Mental health problems in Indonesia are still not widely handled. Students are considered to be a segment that is prone to mental health problems because they are experiencing various changes and role transitions towards maturity. Untreated mental health problems will result in decreased productivity and barriers to achieving their potential, both for sufferers and their families. One of the things that affects the management of mental health problems is the behavior of seeking psychological help, in which many people do not know where to get psychological help and there are various psychological barriers to seeking help. This study aims to determine the behavior of seeking psychological assistance among students of the Sultan Agung Islamic University class of 2018, a total of 692 people obtained through cluster sampling. This research instrument is a questionnaire which aims to find out 1) what is done for the first time when facing a problem, 2) a figure who is asked for help when facing a problem, 3) knowledge of where to meet a psychologist, and 4) a willingness to tell a problem to a psychologist. The results of the descriptive analysis showed that 38.1% of respondents tried to solve the problems themselves, the figures who were asked for the most help were family, close friends, and Allah / ustadz, 67.3% of respondents did not know where to find a psychologist, and 43% of respondents hesitated to share the problem with a psychologist.
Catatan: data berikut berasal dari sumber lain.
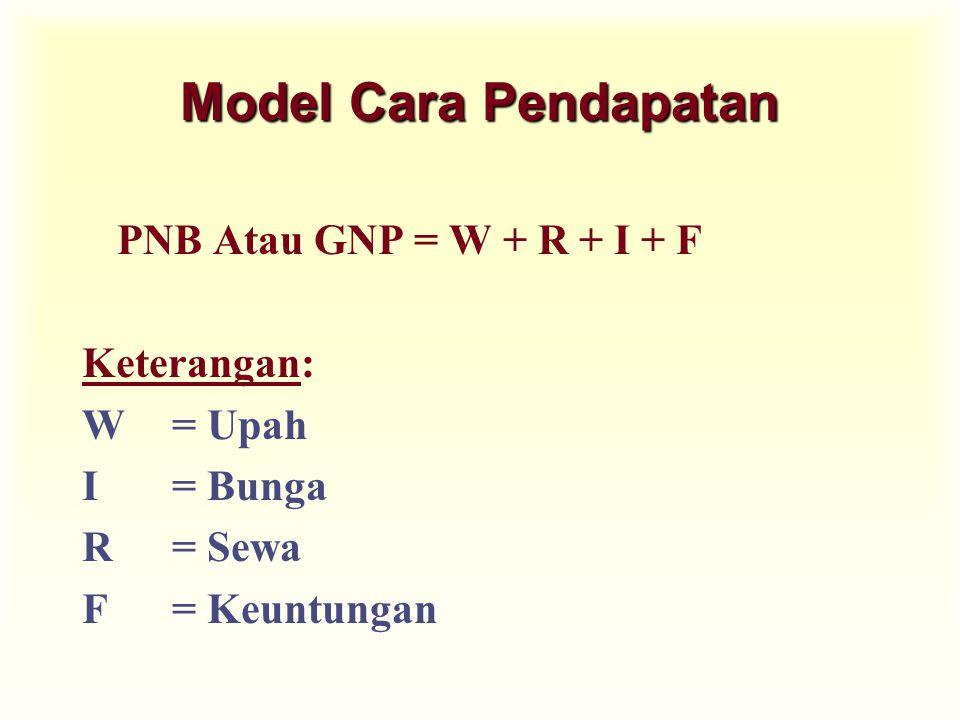 Model Cara Pendapatan PNB Atau GNP = W + R + I + F Keterangan: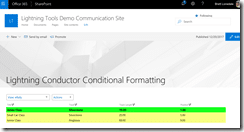 SharePoint Online Column Formatting Display in the Lightning Conductor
Hasil riset kesehatan dasar pada tahun 2018 menunjukkan adanya peningkatan gangguan jiwa di Indonesia sejak tahun 2013 lalu. Prevalensi nasional skizofrenia/psikosis adalah 7% per mil, dengan prevalensi tertinggi adalah 12,3% yaitu di Propinsi Bali, sedangkan untuk depresi adalah 6,1%, dan gangguan mental emosional adalah 9,8%, di mana dari seluruh penderita depresi yang mendapatkan pengobatan hanya 9% saja (Badan Penelitian dan Pengembangan Kesehatan Kementerian Kesehatan RI, 2018[6]. Data ini menunjukkan cukup tingginya masalah kesehatan mental di Indonesia dan rendahnya angka mereka yang mencari bantuan psikologis. Penelitian lain menunjukkan bahwa hanya 30-35% orang dengan masalah kesehatan mental yang mencari bantuan dari tenaga profesional. Bantuan informal seperti dari keluarga, teman, dan figur keagamaan juga sering menjadi pilihan tapi tidak banyak diteliti. Dari seluruh subjek, sekitar 40,1% mencari bantuan formal yang mana tiga per empatnya telah mencari bantuan informal juga, 33,6% hanya mencari bantuan informal, dan 26,3% tidak mencari bantuan. Setelah mengontrol variabel non klinis, tingkat keparahan, depresi, pikiran bunuh diri, keberfungsian dan lama gangguan berhubungan dengan pencarian bantuan formal daripada informal. Lebih lanjut, usia dan etnisitas mempengaruhi pilihan sumber informal. Orang yang lebih muda cenderung mencari bantuan informal dan orang yang lebih tua cenderung mencari bantuan dari keluarga [7].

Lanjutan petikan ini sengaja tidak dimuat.